My mother sighed deeply. “Where did we go wrong with you? You didn’t learn this behavior from me. When I was your age, I never had new clothes. All I had were the items my sisters handed down to me. The only reason I dressed as nicely as I did was because I taught myself to sew and—”
“Is this where you tell us how you only had one pair of wool socks when you were a girl and you had to hand wash them every night?” I whined. 23
“I can’t believe she has any friends the way she acts,” my brother added. Why couldn’t I have been born an only child?
“Shove it, frat boy. Mom, do you see the problem I have? Shelly just threw down the gauntlet, OK? She issued a challenge. If she’s going to label me in a public forum, then I have to be the preppiest preppy to ever walk the halls of my high school. Now that I’ve been singled out, I’m obligated to deliver. People are going to expect it. I didn’t start this feud, but I’ll be damned if I don’t finish it. So, I’m going to need a LOT of new stuff for back to school. Why don’t you get Dad’s credit card and we can start shopping now. You know, beat the rush and all.”
“Ha! Good one, Jen.”
“You’re not going to help me? Why? Because of your boring sock story?”
“You get $100 for back-to-school clothes, and you know it, and that amount will decrease if you don’t watch it with the cusses. If you want more than I plan to pay for, then I suggest you get a job.”
“How am I supposed to do that? I can’t drive yet, and there’s no place to work in this stupid subdivision.”

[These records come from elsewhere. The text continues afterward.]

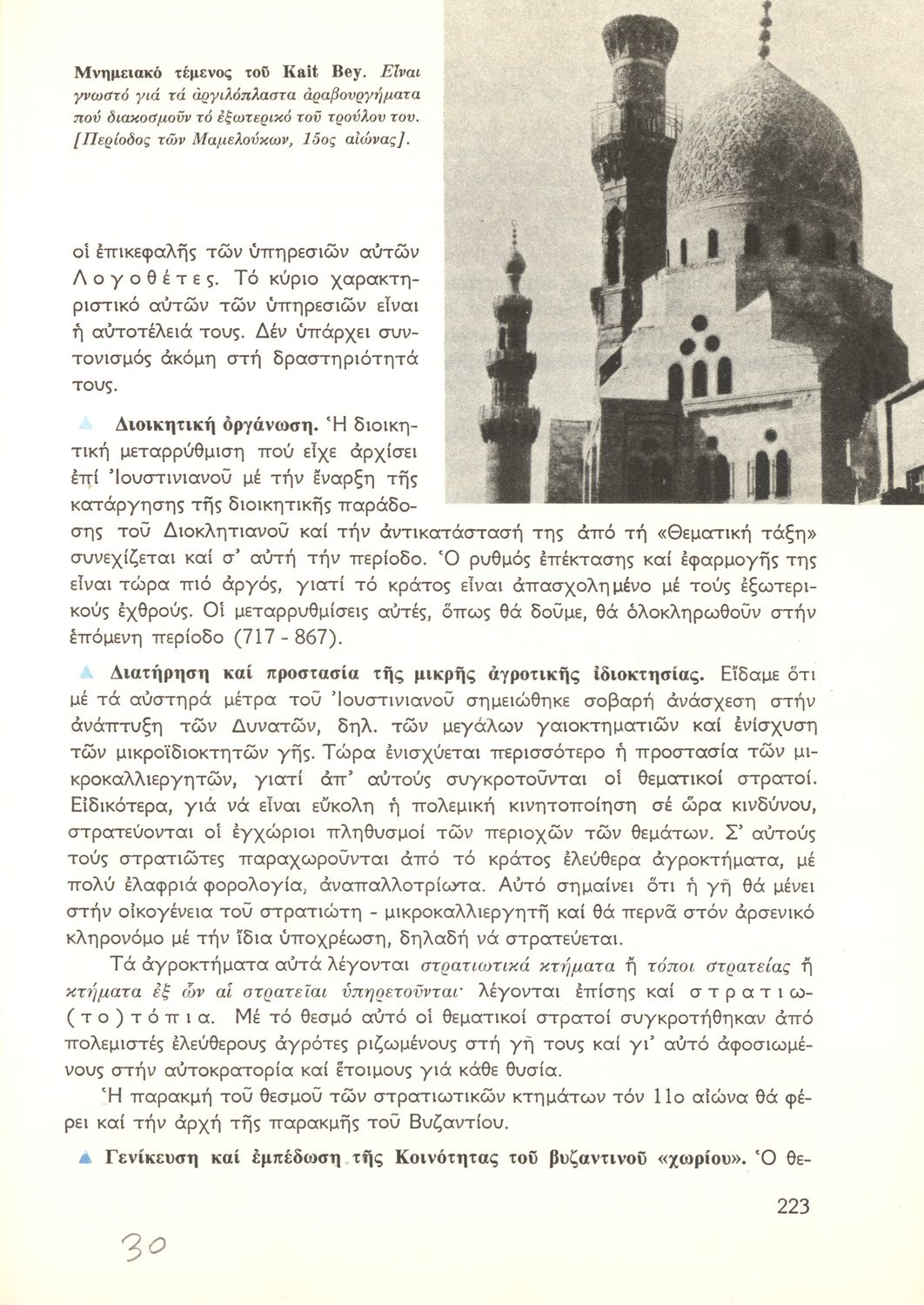 Μνημειακό τέμενος τοῦ Kait Bey. Εἶναι γνωστό γιά τά ἀργιλόπλαστα ἀραβουργήματα πού διακοσμοῦν τό ἐξωτερικό τοῦ τρούλου του. [Περίοδος τῶν Μαμελούκων, 15ος αἰώνας].

οἱ ἐπικεφαλῆς τῶν ὑπηρεσιῶν αὐτῶν Λογοθέτες. Τό κύριο χαρακτηριστικό αὐτῶν τῶν ὑπηρεσιῶν εἶναι ἡ αὐτοτέλειά τους. Δέν ὑπάρχει συντονισμός ἀκόμη στή δραστηριότητά τους.

Διοικητική ὀργάνωση. Ἡ διοικητική μεταρρύθμιση πού εἶχε ἀρχίσει ἐπί Ἰουστινιανοῦ μέ τήν ἔναρξη τῆς κατάργησης τῆς διοικητικῆς παράδοσης τοῦ Διοκλητιανοῦ καί τήν ἀντικατάστασή της ἀπό τή «Θεματική τάξη» συνεχίζεται καί σ' αὐτή τήν περίοδο. Ὁ ρυθμός ἐπέκτασης καί ἐφαρμογῆς της εἶναι τώρα πιό ἀργός, γιατί τό κράτος εἶναι ἀπασχολημένο μέ τούς ἐξωτερικούς ἐχθρούς. Οἱ μεταρρυθμίσεις αὐτές, ὅπως θά δοῦμε, θά ὁλοκληρωθοῦν στήν ἑπόμενη περίοδο (717 - 867).

Διατήρηση καί προστασία τῆς μικρῆς ἀγροτικῆς ἰδιοκτησίας. Εἴδαμε ὅτι μέ τά αὐστηρά μέτρα τοῦ Ἰουστινιανοῦ σημειώθηκε σοβαρή ἀνάσχεση στήν ἀνάπτυξη τῶν Δυνατῶν, δηλ. τῶν μεγάλων γαιοκτηματιῶν καί ἐνίσχυση τῶν μικροϊδιοκτητῶν γῆς. Τώρα ἐνισχύεται περισσότερο ἡ προστασία τῶν μικροκαλλιεργητῶν, γιατί ἀπ' αὐτούς συγκροτοῦνται οἱ θεματικοί στρατοί. Εἰδικότερα, γιά νά εἶναι εὔκολη ἡ πολεμική κινητοποίηση σέ ὥρα κινδύνου, στρατεύονται οἱ ἐγχώριοι πληθυσμοί τῶν περιοχῶν τῶν θεμάτων. Σ' αὐτούς τούς στρατιῶτες παραχωροῦνται ἀπό τό κράτος ἐλεύθερα ἀγροκτήματα, μέ πολύ ἐλαφριά φορολογία, ἀναπαλλοτρίωτα. Αὐτό σημαίνει ὅτι ἡ γῆ θά μένει στήν οἰκογένεια τοῦ στρατιώτη - μικροκαλλιεργητῆ καί θά περνᾶ στόν ἀρσενικό κληρονόμο μέ τήν ἴδια ὑποχρέωση, δηλαδή νά στρατεύεται.

Τά ἀγροκτήματα αὐτά λέγονται στρατιωτικά κτήματα ἤ τόποι στρατείας ἤ κτήματα ἐξ ὧν αἱ στρατεῖαι ὑπηρετοῦνται· λέγονται ἐπίσης καί στρατιω(το)τόπια. Μέ τό θεσμό αὐτό οἱ θεματικοί στρατοί συγκροτήθηκαν ἀπό πολεμιστές ἐλεύθερους ἀγρότες ριζωμένους στή γῆ τους καί γι' αὐτό ἀφοσιωμένους στήν αὐτοκρατορία καί ἕτοιμους γιά κάθε θυσία.

Ἡ παρακμή τοῦ θεσμοῦ τῶν στρατιωτικῶν κτημάτων τόν 11ο αἰώνα θά φέρει καί τήν ἀρχή τῆς παρακμῆς τοῦ Βυζαντίου.

Γενίκευση καί ἐμπέδωση τῆς Κοινότητας τοῦ βυζαντινοῦ «χωρίου». Ὁ θε-

223

30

“When I was your age, I made money for fabric by watching my sister’s children. This neighborhood is full of kids—why don’t you give babysitting a try?”
“But I hate kids.”
“Yet you love money.”
“You make an excellent point.”
Why had I never considered babysitting before? Our neighborhood was crawling with little kids…. It was a veritable gold mine! I quickly ran figures in my head—if I could earn fifty dollars a week for the next ten weeks of summer, then—holy cats!—I’d be the best-dressed girl in the whole TOWN. Visions of pink oxford cloth and tartan plaid danced in my head. With five hundred dollars, I’d get tassel AND penny loafers, puffy velvet headbands, whale-print mini-skirts, and a Bermuda bag to match every outfit!
“Do you think if I typed up a flyer Dad’s secretary could make copies? That way I could pass them out to neighbors.”